||There is some debate whether or not automated procedures of object detection in images can be successfully applied to archaeology. In spite of recent advances of automated object detection in other fields – e.g., detecting people, faces, traffic signs etc. in different kinds of images – little progress has been made in detecting archaeological features in remotely sensed images. While there are some successful case studies, they are few and far between, and are usually limited to particular sites without attempts towards wider application. As it seems, the widely held belief that the great variation of the archaeological record prevents automated detection has led to a lack of investigations in this field.
Meanwhile, the amount and variety of remotely sensed images of potential interest for archaeology is increasing rapidly. As prices are decreasing, more and more of these images become affordable for archaeological projects. If they are to be efficiently used, visual image interpretation must be complemented by automated procedures for routine tasks, such as scanning large areas for typical, recurrent archaeological objects.

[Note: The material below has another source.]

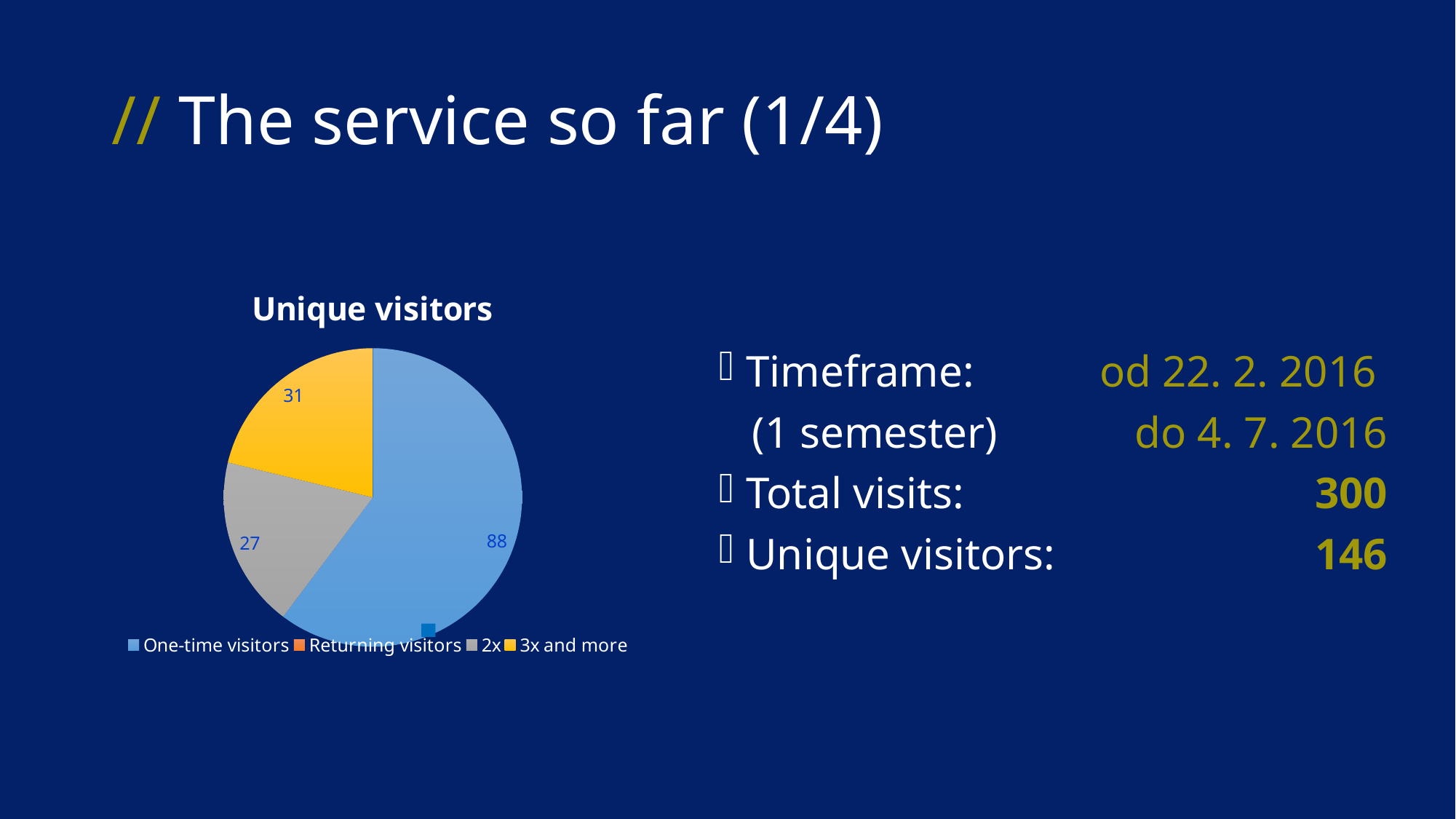
How many entries does the legend of the pie chart list? 4 What is the difference between the 3x and more value and the 2x value in the pie chart? 4 What is the title of the pie chart? Unique visitors Which labelled slice is the smallest in the Unique visitors pie chart? 2x What is the difference between the One-time visitors value and the 3x and more value in the pie chart? 57 What kind of chart is shown on the slide? pie chart Which category has the largest slice in the Unique visitors pie chart? One-time visitors What is the value for the 2x slice in the Unique visitors pie chart? 27 What is the value for One-time visitors in the Unique visitors pie chart? 88 What is the value for the 3x and more slice in the Unique visitors pie chart? 31 What is the difference between the One-time visitors value and the 2x value in the pie chart? 61 Which is larger in the pie chart, the 3x and more slice or the 2x slice? 3x and more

With such a purpose in mind, we decided to use recent fieldwork in the Silvretta Alps, on the Swiss-Austrian border, as a case study to explore the potential of high-resolution satellite images and automated object detection to assist archaeological fieldwork. An important goal of this project is to trace back alpine pastoralism, a specialized economic system involving summer grazing of livestock above the tree line, to its prehistoric origins. To this end, the archaeological survey in the Silvretta mountains (540 sqkm, 1500 to 3400 masl) focuses on ruins of huts, cattle compounds, and other remains of alpine pastoralism. The recorded structures serve as ground truth to develop automated methods to detect them in remotely sensed images. While each structure is unique, they share a limited range of geometries in terms of size and shape, making them a suitable test case for automated detection. Our goal is to identify sites highly likely to contain architectural remains of our interest to guide archaeological fieldwork. For the time being, other categories of archaeological objects, such as rock shelters and fire places, remain outside the scope of this study.
In September 2011 we acquired five Geoeye 1 images of our study area, featuring four spectral (VNIR) and a panchromatic band. After pansharpening, all bands have a spatial resolution of 0.5 m. The first step towards object detection is texture segmentation, i.e. filtering out textural regions. Our target objects occur in open areas, so that filtering out urban, forested and rocky regions greatly reduces the area to be searched. Segmentation is achieved by using mathematical morphology to measure texture contrast. In the second step local image features are extracted from the remaining areas of interest and grouped into larger curvilinear features. To each image point, the following search then assigns likelihood values of forming rectangular or convex structures corresponding to archaeological objects of our interest. This likelihood map is then used to visually validate archaeological objects in the images and in the field.